Exercise brief:
Retype every item below word for word, and leave the pictures out of your copy.

Source data:
^^^^

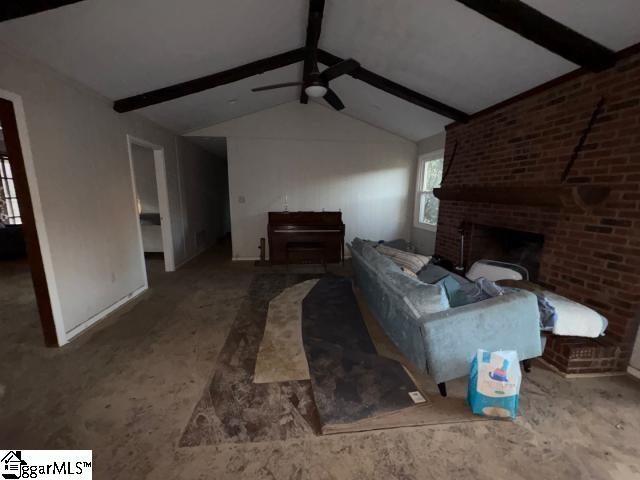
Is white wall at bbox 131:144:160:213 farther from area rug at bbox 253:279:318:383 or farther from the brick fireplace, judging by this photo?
the brick fireplace

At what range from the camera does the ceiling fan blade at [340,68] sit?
2.27 m

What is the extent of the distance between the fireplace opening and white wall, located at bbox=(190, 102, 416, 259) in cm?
194

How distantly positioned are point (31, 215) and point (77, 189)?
466 mm

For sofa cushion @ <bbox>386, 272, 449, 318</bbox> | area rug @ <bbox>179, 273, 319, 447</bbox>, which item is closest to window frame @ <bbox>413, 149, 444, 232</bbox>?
sofa cushion @ <bbox>386, 272, 449, 318</bbox>

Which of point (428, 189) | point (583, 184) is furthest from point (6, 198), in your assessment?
point (583, 184)

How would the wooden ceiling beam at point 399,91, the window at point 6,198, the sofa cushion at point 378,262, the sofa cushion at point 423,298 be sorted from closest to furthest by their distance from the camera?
1. the sofa cushion at point 423,298
2. the sofa cushion at point 378,262
3. the wooden ceiling beam at point 399,91
4. the window at point 6,198

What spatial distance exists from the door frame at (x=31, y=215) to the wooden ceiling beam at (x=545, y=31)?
3192mm

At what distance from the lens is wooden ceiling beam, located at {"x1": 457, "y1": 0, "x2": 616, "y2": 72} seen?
177 cm

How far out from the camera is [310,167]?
16.1 feet

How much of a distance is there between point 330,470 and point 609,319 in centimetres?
224

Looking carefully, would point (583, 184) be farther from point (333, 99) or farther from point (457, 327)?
point (333, 99)

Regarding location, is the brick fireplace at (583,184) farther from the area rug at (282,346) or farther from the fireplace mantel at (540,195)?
the area rug at (282,346)

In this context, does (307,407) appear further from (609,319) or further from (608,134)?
(608,134)

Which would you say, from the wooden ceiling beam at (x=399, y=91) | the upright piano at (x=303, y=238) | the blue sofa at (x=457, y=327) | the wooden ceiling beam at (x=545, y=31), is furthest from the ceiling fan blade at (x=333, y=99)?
the blue sofa at (x=457, y=327)
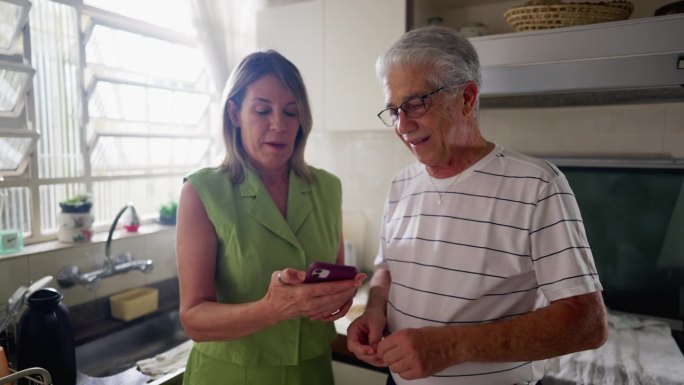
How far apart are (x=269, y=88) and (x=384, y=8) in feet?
2.90

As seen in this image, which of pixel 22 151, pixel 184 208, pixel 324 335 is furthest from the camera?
pixel 22 151

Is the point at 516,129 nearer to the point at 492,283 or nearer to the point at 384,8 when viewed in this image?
the point at 384,8

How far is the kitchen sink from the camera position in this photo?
1466 millimetres

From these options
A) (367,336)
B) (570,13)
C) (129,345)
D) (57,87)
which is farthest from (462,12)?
(129,345)

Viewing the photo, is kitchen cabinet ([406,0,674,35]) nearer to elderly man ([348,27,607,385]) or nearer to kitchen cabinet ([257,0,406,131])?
kitchen cabinet ([257,0,406,131])

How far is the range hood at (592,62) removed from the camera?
1.18 meters

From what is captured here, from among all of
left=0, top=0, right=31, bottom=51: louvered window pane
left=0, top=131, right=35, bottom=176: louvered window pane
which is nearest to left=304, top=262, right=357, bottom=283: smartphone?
left=0, top=131, right=35, bottom=176: louvered window pane

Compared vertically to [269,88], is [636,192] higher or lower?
lower

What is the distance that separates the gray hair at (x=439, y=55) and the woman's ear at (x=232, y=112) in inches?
15.6

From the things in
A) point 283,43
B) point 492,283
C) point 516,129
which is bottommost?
point 492,283

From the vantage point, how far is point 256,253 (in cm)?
100

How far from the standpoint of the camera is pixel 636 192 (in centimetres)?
162

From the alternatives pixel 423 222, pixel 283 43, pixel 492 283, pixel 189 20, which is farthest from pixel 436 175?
pixel 189 20

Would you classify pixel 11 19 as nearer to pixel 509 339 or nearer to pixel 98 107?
pixel 98 107
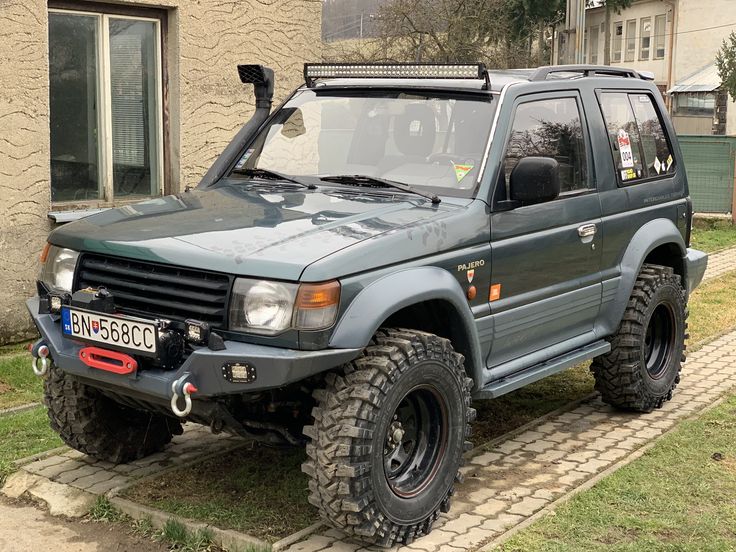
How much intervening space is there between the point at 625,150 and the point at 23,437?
409cm

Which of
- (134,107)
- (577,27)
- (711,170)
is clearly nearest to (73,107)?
(134,107)

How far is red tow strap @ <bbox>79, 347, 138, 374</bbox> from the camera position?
4.42 meters

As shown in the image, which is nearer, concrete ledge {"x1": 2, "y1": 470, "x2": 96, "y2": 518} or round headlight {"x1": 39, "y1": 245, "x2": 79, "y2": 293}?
round headlight {"x1": 39, "y1": 245, "x2": 79, "y2": 293}

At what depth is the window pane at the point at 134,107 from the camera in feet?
30.9

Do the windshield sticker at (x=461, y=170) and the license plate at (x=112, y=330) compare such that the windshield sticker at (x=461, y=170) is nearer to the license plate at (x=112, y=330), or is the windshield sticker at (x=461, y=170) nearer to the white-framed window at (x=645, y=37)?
the license plate at (x=112, y=330)

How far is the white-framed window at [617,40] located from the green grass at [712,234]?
41166 mm

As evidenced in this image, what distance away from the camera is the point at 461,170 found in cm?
538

^^^^

Task answer:
Is white wall at bbox 131:144:160:213 farther from area rug at bbox 253:279:318:383 or farther from the brick fireplace, judging by this photo?
the brick fireplace

At what range from the camera does the ceiling fan blade at [340,68] sit?
2.27 m

What is the extent of the distance between the fireplace opening and white wall, located at bbox=(190, 102, 416, 259) in cm?
194

How distantly positioned are point (31, 215) and point (77, 189)?
466 mm

For sofa cushion @ <bbox>386, 272, 449, 318</bbox> | area rug @ <bbox>179, 273, 319, 447</bbox>, which item is closest to window frame @ <bbox>413, 149, 444, 232</bbox>?
sofa cushion @ <bbox>386, 272, 449, 318</bbox>

Which of point (428, 189) | point (583, 184) is furthest from point (6, 198), in your assessment?
point (583, 184)

How would the wooden ceiling beam at point 399,91, the window at point 6,198, the sofa cushion at point 378,262, the sofa cushion at point 423,298 be sorted from closest to furthest by their distance from the camera?
1. the sofa cushion at point 423,298
2. the sofa cushion at point 378,262
3. the wooden ceiling beam at point 399,91
4. the window at point 6,198

What spatial distance exists from the door frame at (x=31, y=215) to the wooden ceiling beam at (x=545, y=31)?
3192mm

At what distance from the lens is wooden ceiling beam, located at {"x1": 457, "y1": 0, "x2": 616, "y2": 72} seen?
177 cm

How far out from the camera is [310,167]?
16.1 feet

How much of a distance is there between point 330,470 and point 609,319 in centimetres?
224

Looking carefully, would point (583, 184) be farther from point (333, 99) or farther from point (457, 327)?
point (333, 99)

Regarding location, is the brick fireplace at (583,184) farther from the area rug at (282,346) or farther from the fireplace mantel at (540,195)?
the area rug at (282,346)

In this context, does (307,407) appear further from (609,319) or further from (608,134)?
(608,134)

Which would you say, from the wooden ceiling beam at (x=399, y=91) | the upright piano at (x=303, y=238) | the blue sofa at (x=457, y=327) | the wooden ceiling beam at (x=545, y=31), is furthest from the ceiling fan blade at (x=333, y=99)?
the blue sofa at (x=457, y=327)
How far apart are (x=269, y=88) and (x=384, y=8) in feet?
2.90

As seen in this image, which of pixel 22 151, pixel 184 208, pixel 324 335 is furthest from the camera?
pixel 22 151

Is the point at 516,129 nearer to the point at 492,283 or nearer to the point at 384,8 when viewed in this image?
the point at 384,8

How far is the kitchen sink from the camera position in this photo?
1466 millimetres

From these options
A) (367,336)
B) (570,13)
C) (129,345)
D) (57,87)
which is farthest from (462,12)?
(129,345)

Viewing the photo, is kitchen cabinet ([406,0,674,35]) nearer to elderly man ([348,27,607,385]) or nearer to kitchen cabinet ([257,0,406,131])?
kitchen cabinet ([257,0,406,131])

How far is the range hood at (592,62) removed from the camera?
1.18 meters

From what is captured here, from among all of
left=0, top=0, right=31, bottom=51: louvered window pane
left=0, top=131, right=35, bottom=176: louvered window pane
which is nearest to left=304, top=262, right=357, bottom=283: smartphone?
left=0, top=131, right=35, bottom=176: louvered window pane

Compared vertically to [269,88], is [636,192] higher or lower?
lower

What is the distance that separates the gray hair at (x=439, y=55) and the woman's ear at (x=232, y=112) in inches?
15.6

From the things in
A) point 283,43
B) point 492,283
C) point 516,129
which is bottommost?
point 492,283

From the vantage point, how far is point 256,253 (in cm)?
100

How far from the standpoint of the camera is pixel 636 192 (in centimetres)?
162

From the alternatives pixel 423 222, pixel 283 43, pixel 492 283, pixel 189 20, which is farthest from pixel 436 175?
pixel 189 20

Would you classify pixel 11 19 as nearer to pixel 509 339 or nearer to pixel 98 107?
pixel 98 107
How much intervening space is there between the point at 625,150 and the point at 23,437?
409cm

Which of
- (134,107)
- (577,27)
- (711,170)
is clearly nearest to (73,107)?
(134,107)

How far is red tow strap @ <bbox>79, 347, 138, 374</bbox> from the camera position?
4.42 meters

As shown in the image, which is nearer, concrete ledge {"x1": 2, "y1": 470, "x2": 96, "y2": 518} or round headlight {"x1": 39, "y1": 245, "x2": 79, "y2": 293}?
round headlight {"x1": 39, "y1": 245, "x2": 79, "y2": 293}

At what depth is the window pane at the point at 134,107 from the camera in feet?
30.9

Do the windshield sticker at (x=461, y=170) and the license plate at (x=112, y=330) compare such that the windshield sticker at (x=461, y=170) is nearer to the license plate at (x=112, y=330), or is the windshield sticker at (x=461, y=170) nearer to the white-framed window at (x=645, y=37)?
the license plate at (x=112, y=330)

How far is the white-framed window at [617,40] located from the green grass at [712,234]?
41166 mm

As evidenced in this image, what distance away from the camera is the point at 461,170 found in cm?
538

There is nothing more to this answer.